Category Archives: Humans of Data

Humans of Data is an art intervention into the international research data community, by artist and data researcher Laura Molloy. All material including photographs, text quotes and the name ‘Humans of Data’ are made available under Creative Commons Licence CC-BY-NC. Supporters of the Humans of Data project include CODATA, the Digital Curation Centre and the Research Data Alliance.

Humans of Data 26

What motivates me to keep going is teaching people who are going to keep this going after us. Managing data will find its place in the world.  I don’t mean analytics, I mean taking care of the data so that people can run legitimate analytics.

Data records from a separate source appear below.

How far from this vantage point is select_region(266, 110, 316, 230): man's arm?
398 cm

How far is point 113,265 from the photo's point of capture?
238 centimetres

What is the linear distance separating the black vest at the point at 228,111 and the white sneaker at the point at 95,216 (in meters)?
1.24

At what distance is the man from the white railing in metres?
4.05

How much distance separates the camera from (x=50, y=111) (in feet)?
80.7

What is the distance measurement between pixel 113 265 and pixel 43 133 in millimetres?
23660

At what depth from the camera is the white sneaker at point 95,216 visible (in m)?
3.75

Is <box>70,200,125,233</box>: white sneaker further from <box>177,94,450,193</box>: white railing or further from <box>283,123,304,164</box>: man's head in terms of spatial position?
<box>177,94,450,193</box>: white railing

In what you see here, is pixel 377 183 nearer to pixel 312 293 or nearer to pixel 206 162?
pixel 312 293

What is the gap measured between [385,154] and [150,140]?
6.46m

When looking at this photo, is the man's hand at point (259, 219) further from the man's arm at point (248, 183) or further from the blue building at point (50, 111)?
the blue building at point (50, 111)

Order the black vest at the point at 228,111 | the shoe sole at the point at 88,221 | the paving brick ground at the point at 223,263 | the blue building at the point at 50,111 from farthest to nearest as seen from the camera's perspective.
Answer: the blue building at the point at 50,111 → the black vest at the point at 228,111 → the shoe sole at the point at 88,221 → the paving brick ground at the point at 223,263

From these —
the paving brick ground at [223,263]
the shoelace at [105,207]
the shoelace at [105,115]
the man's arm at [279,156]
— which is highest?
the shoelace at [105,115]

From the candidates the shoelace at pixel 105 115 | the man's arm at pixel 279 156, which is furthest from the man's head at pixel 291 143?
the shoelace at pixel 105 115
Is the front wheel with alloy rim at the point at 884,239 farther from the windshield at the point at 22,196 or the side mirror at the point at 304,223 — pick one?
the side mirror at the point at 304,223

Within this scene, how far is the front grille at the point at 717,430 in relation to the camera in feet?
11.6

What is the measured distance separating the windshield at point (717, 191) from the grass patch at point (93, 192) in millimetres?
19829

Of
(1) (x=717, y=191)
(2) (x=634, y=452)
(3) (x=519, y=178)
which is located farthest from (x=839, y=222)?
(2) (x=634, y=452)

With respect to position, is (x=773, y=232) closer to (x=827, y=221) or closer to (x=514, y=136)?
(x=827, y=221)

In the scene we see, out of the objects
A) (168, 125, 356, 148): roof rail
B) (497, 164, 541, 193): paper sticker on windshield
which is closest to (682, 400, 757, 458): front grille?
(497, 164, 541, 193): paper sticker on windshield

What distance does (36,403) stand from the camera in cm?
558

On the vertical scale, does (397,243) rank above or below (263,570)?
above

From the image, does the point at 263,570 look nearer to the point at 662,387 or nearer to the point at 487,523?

It annoys me just now – a lot of these data science and data analytics programs, they’re all about statistics, visualisation, analysis, but very little about actually curating the data underneath. Not to say that data curators don’t need to know a little bit about analysis but people who do data science in the business environment, they often don’t know much about curation.  People working for businesses, they complain that they spend 80% of their time cleaning data and without that, the data wasn’t usable. But I feel like saying, ‘If you hired data curators you wouldn’t have to deal with that problem!’

Humans of Data 25

“I’m an archivist who does digital preservation in a library and I’m very aware of the opportunities and challenges that happen in that context.  When we talk about inclusion, we need to remember professional and technical inclusion, too.  We don’t leverage our cumulative power enough.  Archives, libraries, digital preservation, digital curation, data science: we need to think what we all bring to the table and how we can put the pieces together.  If we don’t do that, we end up bumping into each other and missing opportunities.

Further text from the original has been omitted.